---------- Exercise materials

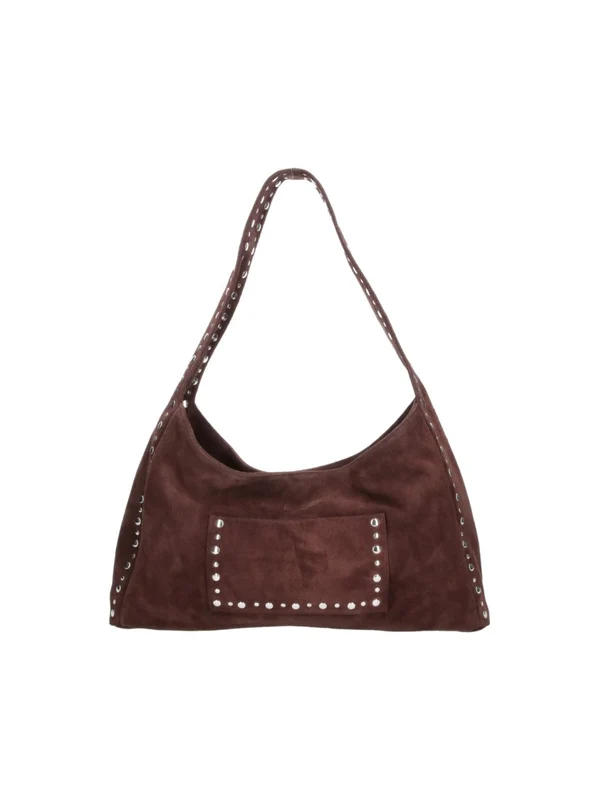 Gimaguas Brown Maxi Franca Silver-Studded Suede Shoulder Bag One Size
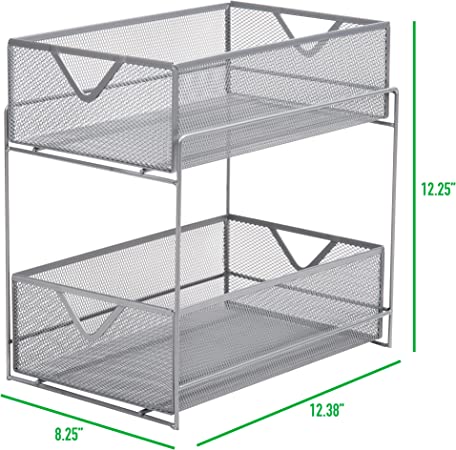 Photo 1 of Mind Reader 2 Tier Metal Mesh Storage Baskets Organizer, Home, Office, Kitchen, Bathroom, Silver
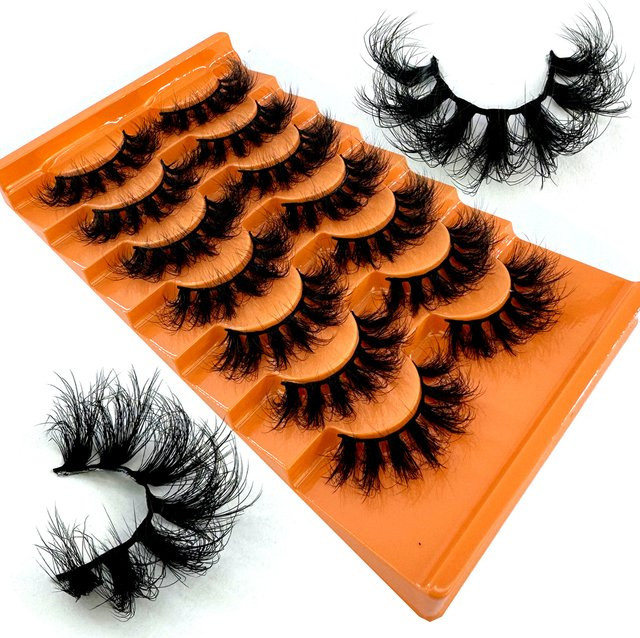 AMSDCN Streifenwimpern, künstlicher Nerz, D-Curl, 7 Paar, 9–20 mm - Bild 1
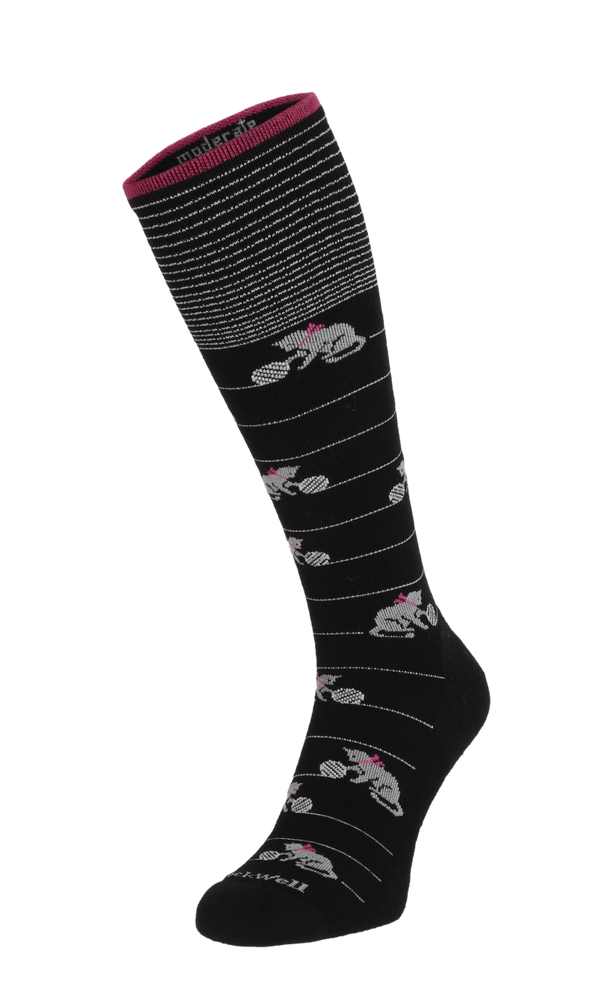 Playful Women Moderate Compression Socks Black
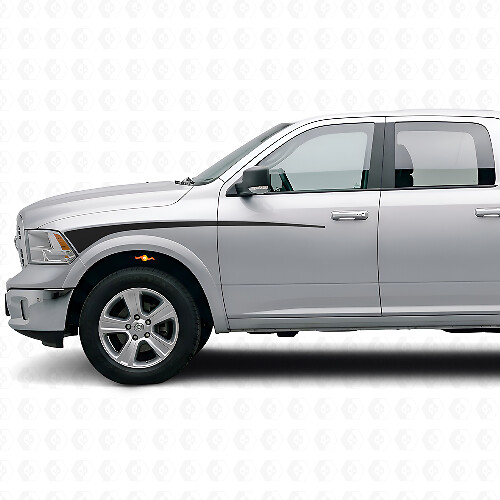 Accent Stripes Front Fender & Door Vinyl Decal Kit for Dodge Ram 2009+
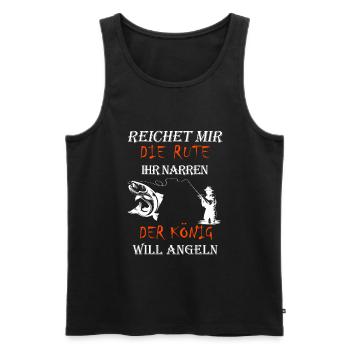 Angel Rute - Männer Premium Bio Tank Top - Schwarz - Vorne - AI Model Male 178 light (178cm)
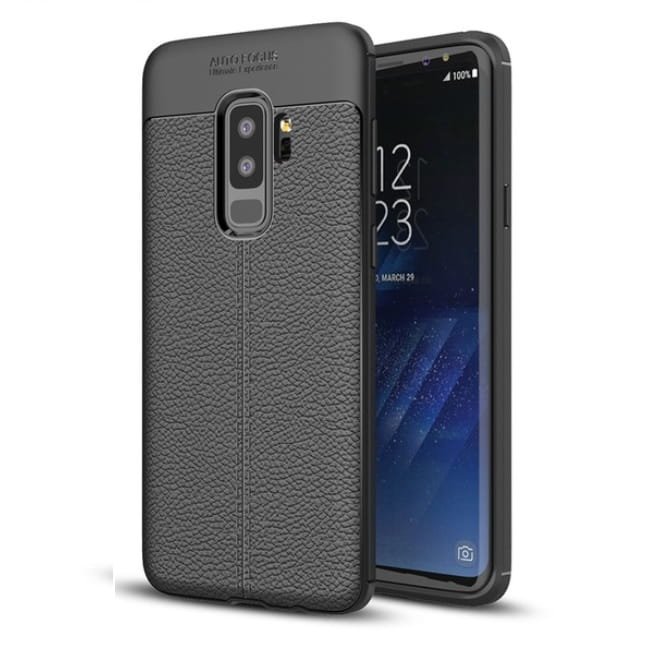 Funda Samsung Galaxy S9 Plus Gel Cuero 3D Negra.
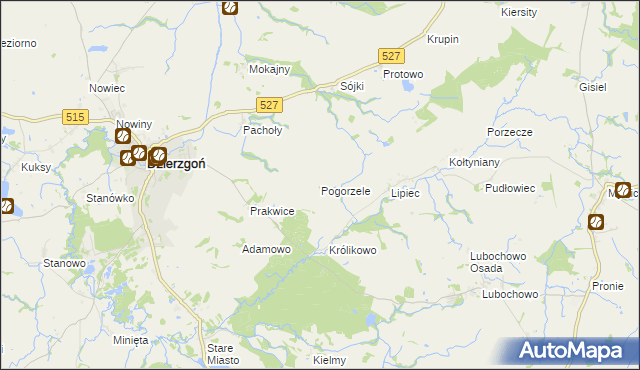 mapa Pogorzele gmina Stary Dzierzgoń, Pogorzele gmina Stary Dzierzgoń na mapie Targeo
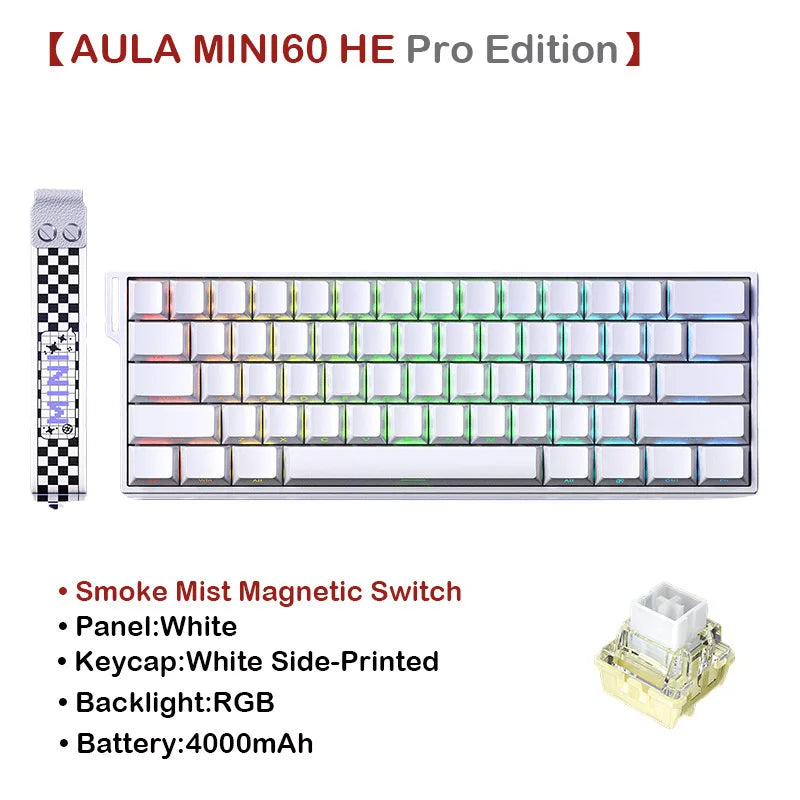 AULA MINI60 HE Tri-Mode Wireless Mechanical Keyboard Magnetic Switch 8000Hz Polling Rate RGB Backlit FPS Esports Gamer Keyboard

--------------------
---------- Exercise materials

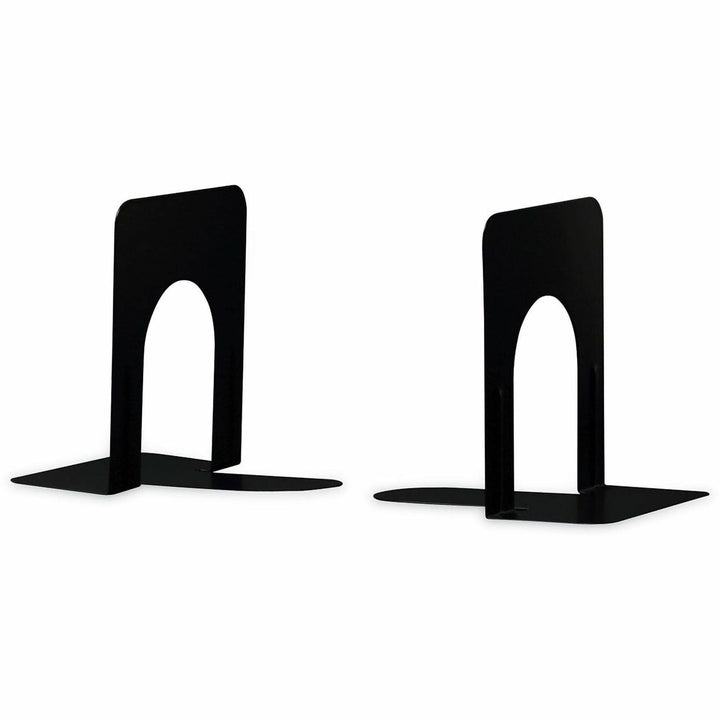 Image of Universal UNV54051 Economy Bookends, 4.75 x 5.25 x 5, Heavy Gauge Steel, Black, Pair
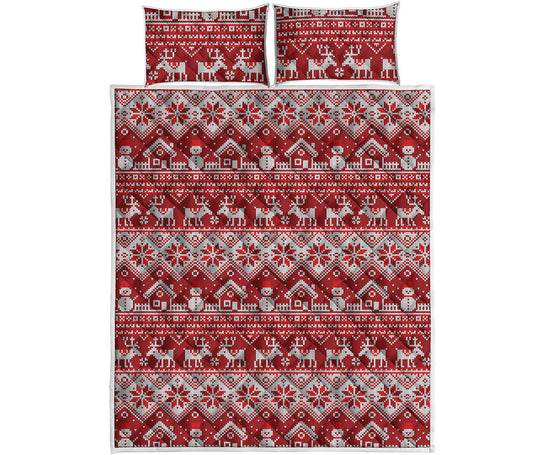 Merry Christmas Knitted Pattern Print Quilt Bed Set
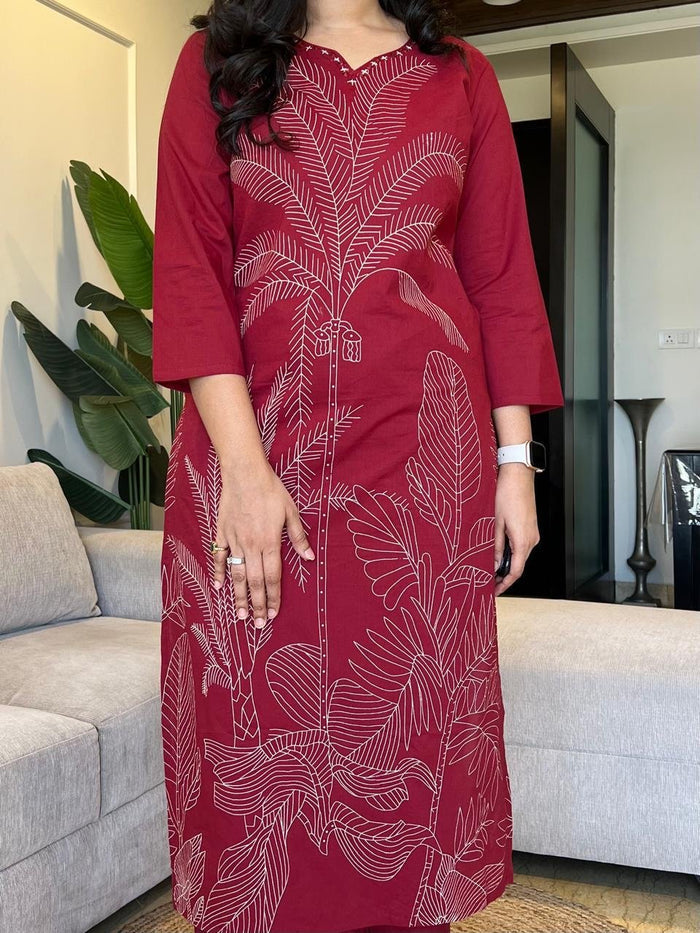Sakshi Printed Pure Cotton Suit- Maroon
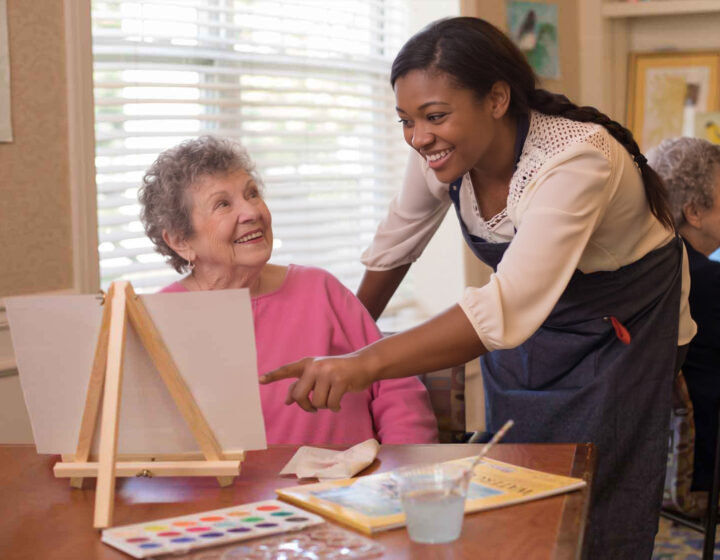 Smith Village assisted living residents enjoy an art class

--------------------

Your goal ▸ What you need to produce is an exact copy of the entries above, limited to the lines from the one with "Playful Women Moderate" up to and including the one with "AULA MINI60 HE", without pictures.

Result ▸
 Playful Women Moderate Compression Socks Black
 Accent Stripes Front Fender & Door Vinyl Decal Kit for Dodge Ram 2009+
 Angel Rute - Männer Premium Bio Tank Top - Schwarz - Vorne - AI Model Male 178 light (178cm)
 Funda Samsung Galaxy S9 Plus Gel Cuero 3D Negra.
 mapa Pogorzele gmina Stary Dzierzgoń, Pogorzele gmina Stary Dzierzgoń na mapie Targeo
 AULA MINI60 HE Tri-Mode Wireless Mechanical Keyboard Magnetic Switch 8000Hz Polling Rate RGB Backlit FPS Esports Gamer Keyboard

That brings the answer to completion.